By Jeff Hicks, NetIQ


Do a search on the Internet for VoIP Security and your search will come back with thousands, if not millions of hits. Voice over Internet Protocol (VoIP) security is fast becoming a number one concern for those deploying this relatively new technology. Hackers are taking notice of this expanding, previously untargeted area as millions of users begin sending conversations over IP networks.

VoIP security presents risks that organizations must address as they move to IP Telephony environments. VoIP can bring organizations tremendous benefits cost savings and increased productivity to name just two; but VoIP will also undoubtedly bring security risks. While you will need to add features to your environment to secure VoIP, youll want to add these features without hindering Quality of Service (QoS). Voice has real-time characteristics, which have very strict requirements for network performance. Delay (latency), lost packets, and jitter are the key network impairments that can cause degradations in VoIP call quality. As you address VoIP security, be aware of the potential performance impacts.

┄┄┄┄┄┄

● **Exercise instructions**:
a) Answer these questions from the text on VoIP security.
(i) What does the abbreviation VoIP stand for?
(ii) Which two benefits of VoIP does the text name?
(iii) What are the key network impairments that can degrade VoIP call quality?
b) Continue the text on VoIP security from the point where it stops.

┄┄┄┄┄┄

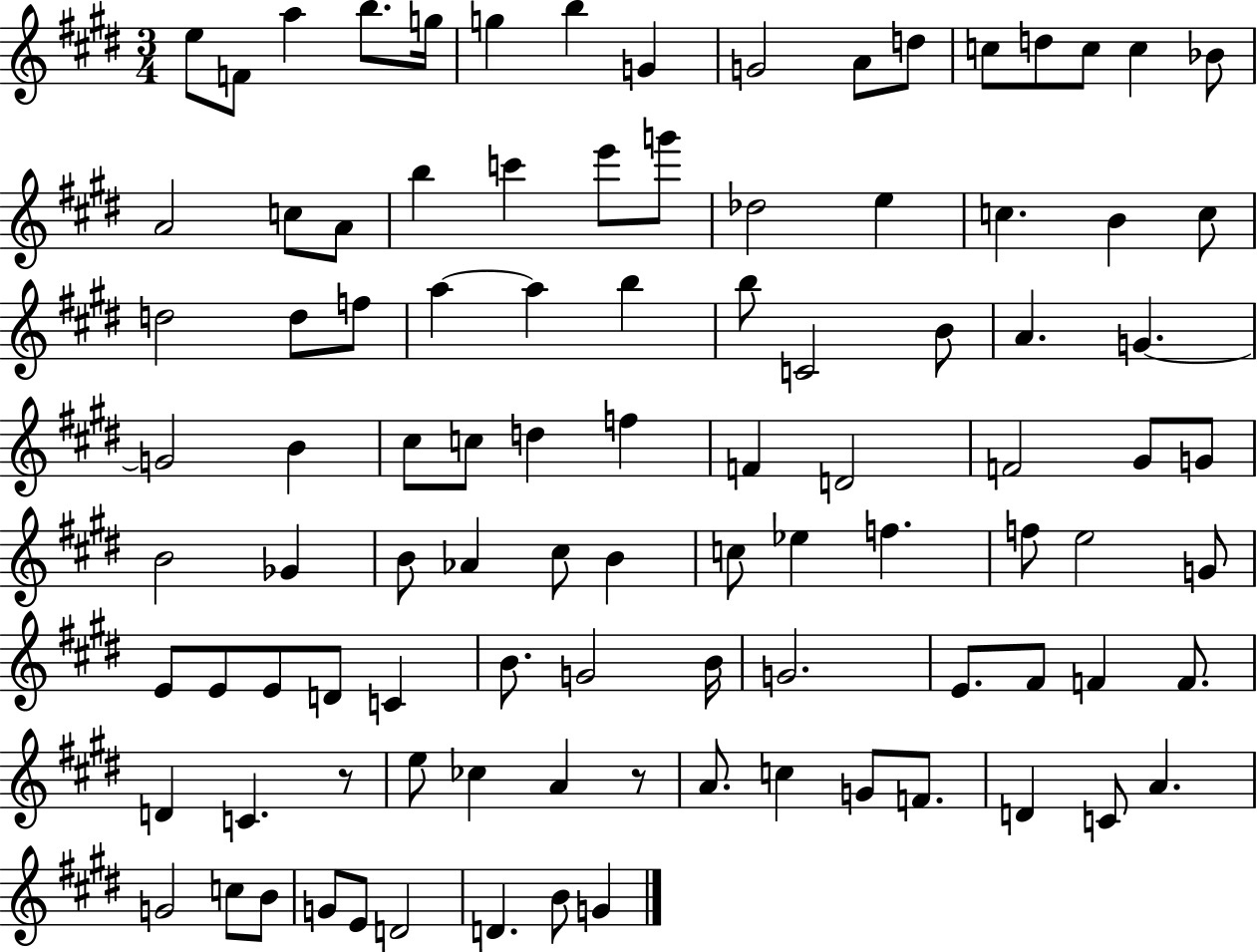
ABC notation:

X:1
T:Untitled
M:3/4
L:1/4
K:E
e/2 F/2 a b/2 g/4 g b G G2 A/2 d/2 c/2 d/2 c/2 c _B/2 A2 c/2 A/2 b c' e'/2 g'/2 _d2 e c B c/2 d2 d/2 f/2 a a b b/2 C2 B/2 A G G2 B ^c/2 c/2 d f F D2 F2 ^G/2 G/2 B2 _G B/2 _A ^c/2 B c/2 _e f f/2 e2 G/2 E/2 E/2 E/2 D/2 C B/2 G2 B/4 G2 E/2 ^F/2 F F/2 D C z/2 e/2 _c A z/2 A/2 c G/2 F/2 D C/2 A G2 c/2 B/2 G/2 E/2 D2 D B/2 G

┄┄┄┄┄┄

● **Expected responses**:
a)
(i) Voice over Internet Protocol.
(ii) Cost savings and increased productivity.
(iii) Delay (latency), lost packets, and jitter.

b)
VoIP Performance Factors
A telephone conversation depends on interaction between the caller and the called party. The higher the level of interaction between the two parties, the less they can tolerate delays in the conversation. Most industry experts agree that 150 milliseconds is a good target for the end-to-end delay in a VoIP call. A total end-to-end delay of less than 150 ms is required for toll-quality calls. Delays greater than 400 ms can effectively render the service unusable.

Firewalls and other security applications that work well in data network environments are often not as effective in VoIP environments because they can exacerbate delay. In a data environment, a delay in transmitting information via e-mail likely wont be noticed by the sender or receiver of that data. However, if packets in a phone conversation are delayed even a fraction of a second, it can significantly reduce the quality of a call.

IP phones send VoIP packets at consistent intervals, typically every 20 or 30 milliseconds. When the packets arrive at varying time intervals, the resulting problem is called jitter. Jitter buffers smooth out the variations but add delay, and if the variation is too great, the jitter buffer can drop packets. As new security features are implemented, be careful to check their impact on jitter.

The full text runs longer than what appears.